Memoir tells mid-century Granite Falls life
Published 10:17 pm Tuesday, November 25, 2008
Joan Rawlins Husby will sign copies of her book, “A Logger’s Daughter: Growing up in Washington’s Woods” from noon to 5 p.m. Saturday at the Granite Falls Historical Museum, 109 E. Union St. in Granite Falls. The museum will be open during the town’s Christmas tree lighting ceremony.
Joan Rawlins Husby said real-life characters in her new book could have modeled for Norman Rockwell paintings of Americana.
The Stanwood resident captured childhood memories from the Granite Falls area in “A Logger’s Daughter: Growing up in Washington’s Woods.”
She grew up in Robe with four brothers and sisters, in the 1940s and ’50s. She wrote that it was easy to be nostalgic about the ’50s, although the Korean War was top of mind early in the decade.
“Life, in retrospect seems carefree,” she wrote. “Most kids respected authority, although as in every generation, if there was a chance to put one over on the teacher, kids did it.”
Poor Miss Easton, the typing teacher.
The book details what happened when she stepped outside the classroom.
Husby’s parents, Delbert and Marie Rawlins, grew up on hardscrabble farms in North Dakota, married during the Great Depression and were among many North Dakotans who came west for work.
Joan was born while they were on the road, with no money, in Olympia.
“Things looked desperate,” Husby said. “Then a man hired my father to cut pulpwood in the Robe Valley.”
They arrived in Robe with a cook stove tied to the bumper of an old Essex and followed an abandoned railroad grade to the pulpwood camp at the base of Green Mountain.
Delbert Rawlins built the family home for $500. They raised most of the food.
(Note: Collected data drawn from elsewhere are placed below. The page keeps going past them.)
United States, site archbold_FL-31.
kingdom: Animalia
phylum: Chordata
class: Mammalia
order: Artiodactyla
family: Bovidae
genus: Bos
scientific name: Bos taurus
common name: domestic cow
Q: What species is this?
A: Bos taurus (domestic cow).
The girls learned to sew. Fun time was spent exploring and hiking.
“We rode the bus about nine miles to schools in Granite Falls,” she said. “In the summer we picked berries to earn money for school clothes. When the boys were older, they worked for the Forest Service at Verlot.”
Friend Carolyn Meagher met Husby about 10 years ago at a writer’s group.
“I was impressed with her warm smile, her writing skills, her wonderful observations about life in general and her sense of fun,” Meagher said. “She’d already written and published a series of delightful children’s books.”
Husby is a meticulous researcher, Meagher said.
“Since I grew up in the same era, many of her stories took me back to my childhood,” Meagher said. “My favorite story in her book is ‘Low-Tech Fun in a Pre-Tech Age’ because it echoes many of my memories, too.”
Copies of Husby’s book may be purchased by visiting www.rainsongpress.com.
One measure of a nurturing childhood, as portrayed in the book, is that all five Rawlins children graduated from college. During her teaching career, Husby taught school in Everett, Marysville and Langley.
Her sister, Lois Drake, painted the picture on the book cover. Brother Bill Rawlins contributed to the research.
“Capturing history,” Husby said, holding her new book, “is like a treasure chest I’m holding in my hand.”